L’amusant aujourd’hui est de voir comment elle arrive à être produite officiellement pour prouver, involontairement l’impuissance et la dérision de certaines prétentions.
Par exemple, la semaine dernière je suis tombé coup sur coup sur deux slogans extraordinaires dans ce domaine. Le premier accompagnait la propagande réalisée pour un colloque de préfets: “L’Etat en mouvement”. A croire que les joyeux communicants n’ont aucun connaissance du sens des mots. L’académie précise pourtant en chapeau de sa définition: (1)ÉTAT n. m. XIIIe siècle, estate, « manière d’être ». Emprunté du latin status, « action de se tenir ; attitude », d’où, au figuré, « position, situation », de stare, « se tenir debout ». Autant dire que nous sommes gouvernés à coup d’oxymores.
Ensuite, sur la façade d’une institution parisienne pendait une magnifique et vraisemblablement dispendieuse banderole : “L’Ile de France au fil de l’eau”. Je croyais bien m’en être aperçu auparavant, mais j’aurais difficilement cru possible que M Huchon s’en fasse une gloire. Il essaie peut-être une nouvelle politique de revendication de son impuissance.
Cette maladie s’étend même à la jeunesse politique. Considérons cette jeune personne qui propose au pouvoir d’abolir les notes dans une grande nuit du 4 août de l’abandon des privilèges du savoir et de la culture. Ses élucubrations sont fort bien résumées et commentées ici et là. Ce qui reste profondément troublant chez cette éducatrice de l’UMP, c’est son autoportrait. On ose en effet croire qu’elle ait fait appel à un quelconque ;malveillant pour ce tableau. Accumuler les pensées les plus gentilles du monde des bisounours et déclarer tout de go sa haine du politiquement correct relève de l’exploit dissonant. Heureusement qu’elle nous donne la clé de son cerveau en vouant une haine égale aux mathématiques. Sûrement la rigueur intellectuelle lui est étrangère.

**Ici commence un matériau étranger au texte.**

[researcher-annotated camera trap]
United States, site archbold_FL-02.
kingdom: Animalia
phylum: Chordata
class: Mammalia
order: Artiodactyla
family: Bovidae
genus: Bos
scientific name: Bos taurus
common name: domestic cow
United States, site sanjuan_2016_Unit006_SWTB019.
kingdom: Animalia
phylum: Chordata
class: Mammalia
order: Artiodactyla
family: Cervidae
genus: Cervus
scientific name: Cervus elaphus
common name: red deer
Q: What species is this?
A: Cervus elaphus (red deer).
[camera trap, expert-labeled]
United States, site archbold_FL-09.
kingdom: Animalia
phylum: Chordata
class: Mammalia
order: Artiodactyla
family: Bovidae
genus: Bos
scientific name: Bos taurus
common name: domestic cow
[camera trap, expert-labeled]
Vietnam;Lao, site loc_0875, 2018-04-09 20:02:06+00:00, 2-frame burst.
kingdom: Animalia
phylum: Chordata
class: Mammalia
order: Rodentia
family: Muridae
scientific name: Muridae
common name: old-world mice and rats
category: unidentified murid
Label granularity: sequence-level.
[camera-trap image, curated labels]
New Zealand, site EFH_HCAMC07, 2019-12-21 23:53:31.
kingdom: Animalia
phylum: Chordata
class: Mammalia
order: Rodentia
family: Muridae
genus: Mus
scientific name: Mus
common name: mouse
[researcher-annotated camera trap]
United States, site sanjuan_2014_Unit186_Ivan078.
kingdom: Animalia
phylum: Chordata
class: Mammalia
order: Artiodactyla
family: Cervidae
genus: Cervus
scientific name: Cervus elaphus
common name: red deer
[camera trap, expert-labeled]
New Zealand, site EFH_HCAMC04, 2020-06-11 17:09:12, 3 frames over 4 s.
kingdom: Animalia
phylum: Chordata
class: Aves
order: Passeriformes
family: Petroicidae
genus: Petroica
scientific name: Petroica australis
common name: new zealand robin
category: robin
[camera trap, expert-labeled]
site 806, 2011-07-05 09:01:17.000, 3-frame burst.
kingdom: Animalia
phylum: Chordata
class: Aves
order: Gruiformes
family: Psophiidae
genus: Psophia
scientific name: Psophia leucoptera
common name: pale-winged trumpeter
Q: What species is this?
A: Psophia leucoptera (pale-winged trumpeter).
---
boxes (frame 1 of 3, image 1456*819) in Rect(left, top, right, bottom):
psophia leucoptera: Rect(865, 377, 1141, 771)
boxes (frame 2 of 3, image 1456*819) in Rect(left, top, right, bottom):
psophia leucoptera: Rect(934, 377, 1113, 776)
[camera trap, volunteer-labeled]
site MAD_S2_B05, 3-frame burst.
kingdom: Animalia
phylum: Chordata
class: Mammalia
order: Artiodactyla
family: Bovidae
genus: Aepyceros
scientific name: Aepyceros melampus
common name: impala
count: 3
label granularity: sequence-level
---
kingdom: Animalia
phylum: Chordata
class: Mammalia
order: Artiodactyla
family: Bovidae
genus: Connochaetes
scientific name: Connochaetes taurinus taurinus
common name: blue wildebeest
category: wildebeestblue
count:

La galerie des petits et des grands qui prétendent nous gouverner, de leurs goûts et de leurs ambitions est d’ailleurs assez édifiant. On trouve tous les mentors possibles et imaginables parmi les représentants officielles de la gentillesse incarnée. A croire qu’il y a un concours pour ignorer Machiavel et ses disciples. Dissimulation extrême ou ignorance abyssale de ce qu’est le politique, le jugement est délicat. Il ne prouve d’ailleurs qu’une chose tout est à craindre de ces gens et de leurs frères de l’autre bord.
PS: l’auteur accepte la notation de ses billets même si elle venait à être interdite.